Extracted data entries:
┌──

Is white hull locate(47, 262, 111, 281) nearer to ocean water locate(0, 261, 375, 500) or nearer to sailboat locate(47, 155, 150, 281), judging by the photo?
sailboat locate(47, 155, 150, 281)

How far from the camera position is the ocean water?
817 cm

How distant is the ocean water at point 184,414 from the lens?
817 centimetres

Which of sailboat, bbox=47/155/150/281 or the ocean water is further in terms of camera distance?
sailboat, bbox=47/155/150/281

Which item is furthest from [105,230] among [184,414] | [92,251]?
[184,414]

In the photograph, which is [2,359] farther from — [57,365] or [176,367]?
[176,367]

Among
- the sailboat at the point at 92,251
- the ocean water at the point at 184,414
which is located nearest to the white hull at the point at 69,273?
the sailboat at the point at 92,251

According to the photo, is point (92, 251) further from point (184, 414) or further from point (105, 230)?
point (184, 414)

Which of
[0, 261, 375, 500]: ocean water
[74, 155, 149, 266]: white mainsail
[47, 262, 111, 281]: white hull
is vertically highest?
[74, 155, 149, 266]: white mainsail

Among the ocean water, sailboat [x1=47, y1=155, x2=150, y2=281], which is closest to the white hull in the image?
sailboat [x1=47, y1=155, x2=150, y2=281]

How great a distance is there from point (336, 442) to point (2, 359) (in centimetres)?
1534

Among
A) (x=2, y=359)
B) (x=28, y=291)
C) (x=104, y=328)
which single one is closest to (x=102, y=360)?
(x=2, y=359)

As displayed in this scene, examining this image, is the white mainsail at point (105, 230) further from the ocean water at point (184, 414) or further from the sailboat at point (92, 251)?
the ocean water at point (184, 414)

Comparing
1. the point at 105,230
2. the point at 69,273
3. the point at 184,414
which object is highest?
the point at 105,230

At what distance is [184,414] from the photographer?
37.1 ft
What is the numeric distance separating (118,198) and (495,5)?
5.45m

└──

> Work to do: Can you restate every record above word for word?

> Written reply:
Is white hull locate(47, 262, 111, 281) nearer to ocean water locate(0, 261, 375, 500) or nearer to sailboat locate(47, 155, 150, 281), judging by the photo?
sailboat locate(47, 155, 150, 281)

How far from the camera position is the ocean water?
817 cm

How distant is the ocean water at point 184,414 from the lens?
817 centimetres

Which of sailboat, bbox=47/155/150/281 or the ocean water is further in terms of camera distance?
sailboat, bbox=47/155/150/281

Which item is furthest from [105,230] among [184,414] | [92,251]?
[184,414]

In the photograph, which is [2,359] farther from — [57,365] or [176,367]?
[176,367]

Among
- the sailboat at the point at 92,251
- the ocean water at the point at 184,414
which is located nearest to the white hull at the point at 69,273?
the sailboat at the point at 92,251

According to the photo, is point (92, 251) further from point (184, 414) or further from point (105, 230)?
point (184, 414)

Which of
[0, 261, 375, 500]: ocean water
[74, 155, 149, 266]: white mainsail
[47, 262, 111, 281]: white hull
is vertically highest?
[74, 155, 149, 266]: white mainsail

Among the ocean water, sailboat [x1=47, y1=155, x2=150, y2=281], which is closest to the white hull in the image?
sailboat [x1=47, y1=155, x2=150, y2=281]

How great a distance is there from point (336, 442) to point (2, 359) (in centimetres)?
1534

Among
A) (x=2, y=359)
B) (x=28, y=291)
C) (x=104, y=328)
which single one is closest to (x=102, y=360)?
(x=2, y=359)

As displayed in this scene, examining this image, is the white mainsail at point (105, 230) further from the ocean water at point (184, 414) or further from the sailboat at point (92, 251)?
the ocean water at point (184, 414)

Comparing
1. the point at 105,230
2. the point at 69,273
3. the point at 184,414
which object is highest?
the point at 105,230

At what distance is [184,414] from the photographer?
37.1 ft
What is the numeric distance separating (118,198) and (495,5)?
5.45m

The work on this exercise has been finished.